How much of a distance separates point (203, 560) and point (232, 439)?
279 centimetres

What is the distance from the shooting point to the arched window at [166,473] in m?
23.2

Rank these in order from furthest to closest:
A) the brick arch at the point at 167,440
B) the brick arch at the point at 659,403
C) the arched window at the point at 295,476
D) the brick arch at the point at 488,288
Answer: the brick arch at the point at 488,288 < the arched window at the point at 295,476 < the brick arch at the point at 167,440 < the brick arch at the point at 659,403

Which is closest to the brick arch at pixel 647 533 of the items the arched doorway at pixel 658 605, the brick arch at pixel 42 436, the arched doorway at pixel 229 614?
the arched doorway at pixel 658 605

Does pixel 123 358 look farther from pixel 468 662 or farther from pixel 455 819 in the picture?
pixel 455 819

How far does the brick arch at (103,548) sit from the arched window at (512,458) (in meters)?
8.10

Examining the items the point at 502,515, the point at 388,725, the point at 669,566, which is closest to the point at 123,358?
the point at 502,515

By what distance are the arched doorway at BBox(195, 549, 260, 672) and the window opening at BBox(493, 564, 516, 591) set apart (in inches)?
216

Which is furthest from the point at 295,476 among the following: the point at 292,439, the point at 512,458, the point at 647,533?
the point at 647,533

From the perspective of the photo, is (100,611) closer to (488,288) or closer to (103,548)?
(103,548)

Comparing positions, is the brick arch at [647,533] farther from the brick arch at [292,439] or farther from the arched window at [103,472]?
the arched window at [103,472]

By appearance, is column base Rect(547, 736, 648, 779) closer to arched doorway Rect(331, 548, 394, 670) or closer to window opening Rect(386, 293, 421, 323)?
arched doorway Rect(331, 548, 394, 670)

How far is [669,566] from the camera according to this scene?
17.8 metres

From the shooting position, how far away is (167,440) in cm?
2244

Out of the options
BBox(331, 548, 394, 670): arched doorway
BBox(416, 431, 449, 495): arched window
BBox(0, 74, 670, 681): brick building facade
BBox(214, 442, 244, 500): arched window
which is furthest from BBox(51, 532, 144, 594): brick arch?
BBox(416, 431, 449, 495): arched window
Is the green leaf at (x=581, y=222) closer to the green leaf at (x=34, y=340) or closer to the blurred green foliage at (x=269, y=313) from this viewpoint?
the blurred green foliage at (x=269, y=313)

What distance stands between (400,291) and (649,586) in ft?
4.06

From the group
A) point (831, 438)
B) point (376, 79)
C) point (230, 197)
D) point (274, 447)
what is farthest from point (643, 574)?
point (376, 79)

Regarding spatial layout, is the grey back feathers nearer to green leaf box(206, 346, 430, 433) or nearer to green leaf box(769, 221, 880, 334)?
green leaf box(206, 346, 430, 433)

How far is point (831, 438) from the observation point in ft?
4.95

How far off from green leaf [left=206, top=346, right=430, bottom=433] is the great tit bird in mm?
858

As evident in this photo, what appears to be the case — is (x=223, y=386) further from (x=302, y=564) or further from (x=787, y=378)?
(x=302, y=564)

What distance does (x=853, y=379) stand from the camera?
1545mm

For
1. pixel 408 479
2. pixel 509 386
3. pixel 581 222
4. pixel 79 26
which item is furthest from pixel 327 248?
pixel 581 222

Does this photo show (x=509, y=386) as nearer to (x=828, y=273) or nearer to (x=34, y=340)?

- **The exercise**:
Transcribe every entry above word for word, keeping each line exactly as it appears.

- **Solution to this exercise**:
How much of a distance separates point (203, 560) and point (232, 439)?
279 centimetres

What is the distance from the shooting point to the arched window at [166,473] in m?
23.2

Rank these in order from furthest to closest:
A) the brick arch at the point at 167,440
B) the brick arch at the point at 659,403
C) the arched window at the point at 295,476
D) the brick arch at the point at 488,288
Answer: the brick arch at the point at 488,288 < the arched window at the point at 295,476 < the brick arch at the point at 167,440 < the brick arch at the point at 659,403

Which is closest to the brick arch at pixel 647 533 of the items the arched doorway at pixel 658 605, the brick arch at pixel 42 436, the arched doorway at pixel 229 614?
the arched doorway at pixel 658 605

Does pixel 123 358 look farther from pixel 468 662 or farther from pixel 455 819 in the picture?
pixel 455 819

How far does the brick arch at (103,548) sit from the arched window at (512,458) (in meters)?
8.10

Examining the items the point at 502,515, the point at 388,725, the point at 669,566, which is closest to the point at 123,358?
the point at 502,515

By what distance are the arched doorway at BBox(195, 549, 260, 672) and the window opening at BBox(493, 564, 516, 591) set apart (in inches)?
216

Which is furthest from the point at 295,476 among the following: the point at 292,439, the point at 512,458, the point at 647,533?
the point at 647,533

From the perspective of the photo, is (100,611) closer to (488,288) or closer to (103,548)?
(103,548)

Comparing positions, is the brick arch at [647,533] farther from the brick arch at [292,439] or farther from the arched window at [103,472]?
the arched window at [103,472]

By appearance, is column base Rect(547, 736, 648, 779) closer to arched doorway Rect(331, 548, 394, 670) or closer to window opening Rect(386, 293, 421, 323)?
arched doorway Rect(331, 548, 394, 670)

How far is [669,566] from the camera according to this scene?
17.8 metres

From the shooting position, how far away is (167,440) in cm?
2244

Out of the options
BBox(331, 548, 394, 670): arched doorway
BBox(416, 431, 449, 495): arched window
BBox(0, 74, 670, 681): brick building facade
BBox(214, 442, 244, 500): arched window
which is furthest from BBox(51, 532, 144, 594): brick arch?
BBox(416, 431, 449, 495): arched window
Is the green leaf at (x=581, y=222) closer to the green leaf at (x=34, y=340) or closer to the blurred green foliage at (x=269, y=313) from this viewpoint?
the blurred green foliage at (x=269, y=313)

What distance stands between (400,291) and (649,586) in ft?
4.06

From the group
A) point (831, 438)
B) point (376, 79)
C) point (230, 197)
D) point (274, 447)
what is farthest from point (643, 574)?
point (376, 79)

Regarding spatial layout, is the grey back feathers nearer to green leaf box(206, 346, 430, 433) or nearer to green leaf box(769, 221, 880, 334)?
green leaf box(206, 346, 430, 433)

How far is point (831, 438) from the observation point in ft?
4.95

How far off from green leaf [left=206, top=346, right=430, bottom=433] is the great tit bird in mm?
858

As evident in this photo, what appears to be the case — is (x=223, y=386) further from (x=302, y=564) or further from (x=787, y=378)?
(x=302, y=564)

What distance does (x=853, y=379) stand from the camera?
1545mm

For
1. pixel 408 479
2. pixel 509 386
3. pixel 581 222
4. pixel 79 26
which item is furthest from pixel 327 248?
pixel 581 222

Does this photo show (x=509, y=386) as nearer to (x=828, y=273) or nearer to (x=34, y=340)?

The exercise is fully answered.